Journal Requirements:

When submitting your revision, we need you to address these additional requirements.

Comment 1. Please ensure that your manuscript meets PLOS ONE's style requirements, including those for file naming. The PLOS ONE style templates can be found at

https://journals.plos.org/plosone/s/file?id=wjVg/PLOSOne_formatting_sample_main_body.pdf and

https://journals.plos.org/plosone/s/file?id=ba62/PLOSOne_formatting_sample_title_authors_affiliations.pdf.

Response: Thank you for pointing that out. We have corrected the author’s affiliation information to meet the style requirements.

Comment 2. Please note that PLOS ONE has specific guidelines on code sharing for submissions in which author-generated code underpins the findings in the manuscript. In these cases, all author-generated code must be made available without restrictions upon publication of the work. Please review our guidelines at https://journals.plos.org/plosone/s/materials-and-software-sharing#loc-sharing-code and ensure that your code is shared in a way that follows best practice and facilitates reproducibility and reuse.

Response: Thank you for the comment. We added a section “Code Availability and Accessibility” naming the code repository. All code is made publicly available at https://github.com/dhanaprakashj/kuura_pipeline.

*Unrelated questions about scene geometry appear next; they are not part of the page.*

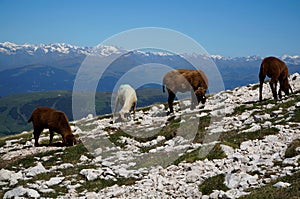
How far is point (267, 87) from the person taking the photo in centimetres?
3959

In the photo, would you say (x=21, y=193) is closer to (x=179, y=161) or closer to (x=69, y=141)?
(x=179, y=161)

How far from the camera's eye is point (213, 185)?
12266mm

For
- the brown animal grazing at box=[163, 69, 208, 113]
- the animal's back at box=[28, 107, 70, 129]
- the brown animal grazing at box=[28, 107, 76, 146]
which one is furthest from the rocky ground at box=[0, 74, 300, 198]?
the brown animal grazing at box=[163, 69, 208, 113]

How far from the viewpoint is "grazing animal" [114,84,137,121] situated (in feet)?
102

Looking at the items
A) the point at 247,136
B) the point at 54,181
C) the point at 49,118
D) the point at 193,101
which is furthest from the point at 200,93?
the point at 54,181

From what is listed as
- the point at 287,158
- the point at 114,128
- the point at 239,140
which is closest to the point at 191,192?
the point at 287,158

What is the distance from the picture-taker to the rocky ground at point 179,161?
40.8ft

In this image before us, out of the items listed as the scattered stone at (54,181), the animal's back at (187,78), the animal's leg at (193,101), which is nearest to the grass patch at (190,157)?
the scattered stone at (54,181)

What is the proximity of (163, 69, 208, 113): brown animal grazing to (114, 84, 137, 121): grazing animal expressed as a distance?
333 cm

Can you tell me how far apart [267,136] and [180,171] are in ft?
16.4

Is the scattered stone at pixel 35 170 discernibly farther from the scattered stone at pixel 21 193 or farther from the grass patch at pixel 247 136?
the grass patch at pixel 247 136

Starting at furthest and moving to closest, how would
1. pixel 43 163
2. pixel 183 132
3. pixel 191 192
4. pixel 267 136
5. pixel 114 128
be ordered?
1. pixel 114 128
2. pixel 183 132
3. pixel 43 163
4. pixel 267 136
5. pixel 191 192

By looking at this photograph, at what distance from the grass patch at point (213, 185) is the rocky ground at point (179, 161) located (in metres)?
0.03

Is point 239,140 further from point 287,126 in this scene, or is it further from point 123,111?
point 123,111
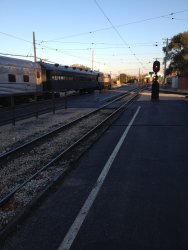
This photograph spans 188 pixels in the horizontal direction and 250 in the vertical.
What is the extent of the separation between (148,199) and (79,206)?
1.18 meters

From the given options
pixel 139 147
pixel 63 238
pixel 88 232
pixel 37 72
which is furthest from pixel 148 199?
pixel 37 72

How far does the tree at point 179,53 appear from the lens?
252 feet

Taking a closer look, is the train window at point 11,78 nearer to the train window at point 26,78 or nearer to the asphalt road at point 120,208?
the train window at point 26,78

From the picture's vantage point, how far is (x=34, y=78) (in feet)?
91.4

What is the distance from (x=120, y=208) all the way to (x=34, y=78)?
79.1ft

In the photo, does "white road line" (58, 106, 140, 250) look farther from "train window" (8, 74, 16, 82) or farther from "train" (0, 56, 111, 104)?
"train window" (8, 74, 16, 82)

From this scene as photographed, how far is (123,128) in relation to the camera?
43.3ft

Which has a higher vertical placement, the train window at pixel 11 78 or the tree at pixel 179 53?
the tree at pixel 179 53

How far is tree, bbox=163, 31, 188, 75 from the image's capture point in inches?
3024

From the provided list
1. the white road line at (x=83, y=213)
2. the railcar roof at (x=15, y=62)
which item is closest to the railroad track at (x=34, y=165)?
the white road line at (x=83, y=213)

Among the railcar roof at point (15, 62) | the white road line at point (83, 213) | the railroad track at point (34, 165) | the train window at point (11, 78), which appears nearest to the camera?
the white road line at point (83, 213)

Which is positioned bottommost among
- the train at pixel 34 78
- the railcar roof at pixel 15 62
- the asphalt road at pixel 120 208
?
the asphalt road at pixel 120 208

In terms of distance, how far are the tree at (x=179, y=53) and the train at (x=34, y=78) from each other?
39506mm

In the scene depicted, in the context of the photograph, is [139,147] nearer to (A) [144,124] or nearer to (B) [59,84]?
(A) [144,124]
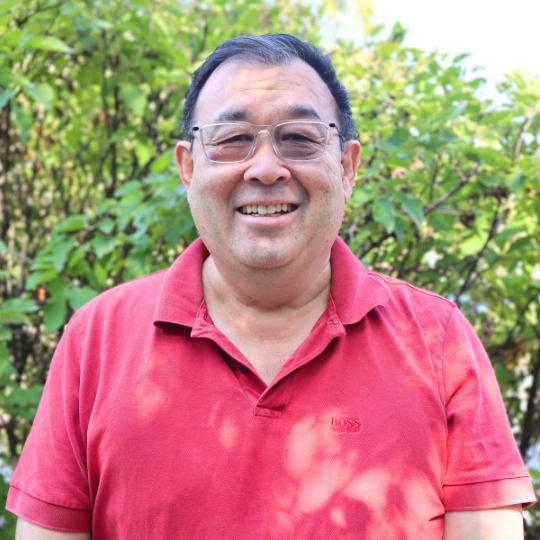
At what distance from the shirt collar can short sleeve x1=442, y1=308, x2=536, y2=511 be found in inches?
12.5

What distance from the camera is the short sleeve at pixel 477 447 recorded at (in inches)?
62.2

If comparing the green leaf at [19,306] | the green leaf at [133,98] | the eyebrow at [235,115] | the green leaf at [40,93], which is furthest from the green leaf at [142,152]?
the eyebrow at [235,115]

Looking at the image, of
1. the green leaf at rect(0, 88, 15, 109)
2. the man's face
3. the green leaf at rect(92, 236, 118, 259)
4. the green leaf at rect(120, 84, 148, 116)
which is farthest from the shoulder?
the green leaf at rect(120, 84, 148, 116)

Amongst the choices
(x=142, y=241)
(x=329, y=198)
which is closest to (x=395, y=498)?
(x=329, y=198)

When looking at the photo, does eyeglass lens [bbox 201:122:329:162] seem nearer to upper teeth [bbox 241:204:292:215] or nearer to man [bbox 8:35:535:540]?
man [bbox 8:35:535:540]

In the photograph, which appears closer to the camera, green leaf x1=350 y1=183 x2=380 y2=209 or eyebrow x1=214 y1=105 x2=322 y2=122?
eyebrow x1=214 y1=105 x2=322 y2=122

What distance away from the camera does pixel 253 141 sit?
5.73 feet

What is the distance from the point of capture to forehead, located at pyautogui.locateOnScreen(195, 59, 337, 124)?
1751mm

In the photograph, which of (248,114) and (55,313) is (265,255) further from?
(55,313)

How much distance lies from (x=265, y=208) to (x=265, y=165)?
0.43 feet

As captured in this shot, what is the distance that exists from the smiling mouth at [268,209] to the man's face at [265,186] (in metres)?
0.01

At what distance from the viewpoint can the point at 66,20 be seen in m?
3.19

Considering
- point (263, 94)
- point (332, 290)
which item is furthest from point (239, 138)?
point (332, 290)

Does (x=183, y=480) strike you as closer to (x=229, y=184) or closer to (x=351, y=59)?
(x=229, y=184)
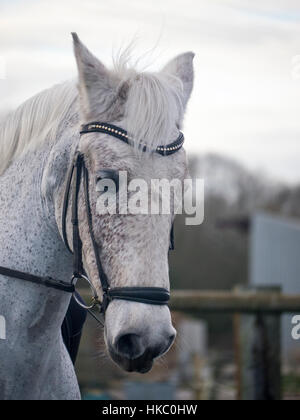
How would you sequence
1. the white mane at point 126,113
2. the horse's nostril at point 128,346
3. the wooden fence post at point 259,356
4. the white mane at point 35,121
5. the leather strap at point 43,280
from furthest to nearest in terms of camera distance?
the wooden fence post at point 259,356, the white mane at point 35,121, the leather strap at point 43,280, the white mane at point 126,113, the horse's nostril at point 128,346

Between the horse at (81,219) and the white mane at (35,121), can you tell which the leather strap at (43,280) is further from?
the white mane at (35,121)

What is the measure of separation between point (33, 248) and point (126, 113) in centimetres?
72

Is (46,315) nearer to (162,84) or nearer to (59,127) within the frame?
(59,127)

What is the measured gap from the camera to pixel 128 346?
7.41ft

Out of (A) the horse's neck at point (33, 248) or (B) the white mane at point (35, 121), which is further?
(B) the white mane at point (35, 121)

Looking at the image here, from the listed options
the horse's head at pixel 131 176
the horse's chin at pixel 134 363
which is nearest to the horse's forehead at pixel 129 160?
the horse's head at pixel 131 176

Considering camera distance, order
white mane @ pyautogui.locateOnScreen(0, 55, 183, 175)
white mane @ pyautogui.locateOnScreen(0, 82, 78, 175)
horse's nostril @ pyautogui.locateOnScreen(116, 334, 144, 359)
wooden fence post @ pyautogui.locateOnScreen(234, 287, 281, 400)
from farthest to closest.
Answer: wooden fence post @ pyautogui.locateOnScreen(234, 287, 281, 400) → white mane @ pyautogui.locateOnScreen(0, 82, 78, 175) → white mane @ pyautogui.locateOnScreen(0, 55, 183, 175) → horse's nostril @ pyautogui.locateOnScreen(116, 334, 144, 359)

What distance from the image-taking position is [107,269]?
2.38 metres

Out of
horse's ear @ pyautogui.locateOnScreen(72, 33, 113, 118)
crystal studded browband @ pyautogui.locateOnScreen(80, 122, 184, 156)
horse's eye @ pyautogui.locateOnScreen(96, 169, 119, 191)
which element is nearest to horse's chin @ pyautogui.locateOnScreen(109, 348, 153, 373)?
horse's eye @ pyautogui.locateOnScreen(96, 169, 119, 191)

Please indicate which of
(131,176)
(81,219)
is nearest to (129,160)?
(131,176)

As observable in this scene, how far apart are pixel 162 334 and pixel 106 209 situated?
1.75 feet

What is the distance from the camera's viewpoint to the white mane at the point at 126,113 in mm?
2434

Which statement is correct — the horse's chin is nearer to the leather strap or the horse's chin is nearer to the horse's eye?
the leather strap

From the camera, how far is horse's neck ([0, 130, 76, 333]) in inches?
103
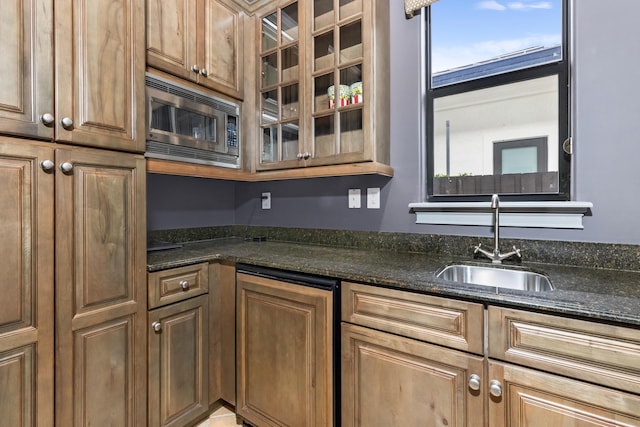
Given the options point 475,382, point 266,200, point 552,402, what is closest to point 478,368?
point 475,382

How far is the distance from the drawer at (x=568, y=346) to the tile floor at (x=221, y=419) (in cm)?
142

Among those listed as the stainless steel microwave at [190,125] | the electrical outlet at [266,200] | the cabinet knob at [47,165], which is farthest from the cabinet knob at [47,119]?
the electrical outlet at [266,200]

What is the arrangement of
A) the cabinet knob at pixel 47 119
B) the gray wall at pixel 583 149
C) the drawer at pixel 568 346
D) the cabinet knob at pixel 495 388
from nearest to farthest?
the drawer at pixel 568 346 → the cabinet knob at pixel 495 388 → the cabinet knob at pixel 47 119 → the gray wall at pixel 583 149

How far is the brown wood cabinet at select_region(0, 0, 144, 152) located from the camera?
104 cm

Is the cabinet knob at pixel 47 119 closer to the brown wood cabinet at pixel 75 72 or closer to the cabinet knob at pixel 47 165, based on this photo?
the brown wood cabinet at pixel 75 72

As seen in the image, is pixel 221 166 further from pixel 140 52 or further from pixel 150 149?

Comment 3. In your Data Availability statement, you have not specified where the minimal data set underlying the results described in your manuscript can be found. PLOS defines a study's minimal data set as the underlying data used to reach the conclusions drawn in the manuscript and any additional data required to replicate the reported study findings in their entirety. All PLOS journals require that the minimal data set be made fully available. For more information about our data policy, please see http://journals.plos.org/plosone/s/data-availability.

Response: Thank you for that comment. We added a section “Data availability” detailing the FTP access to the downloaded files.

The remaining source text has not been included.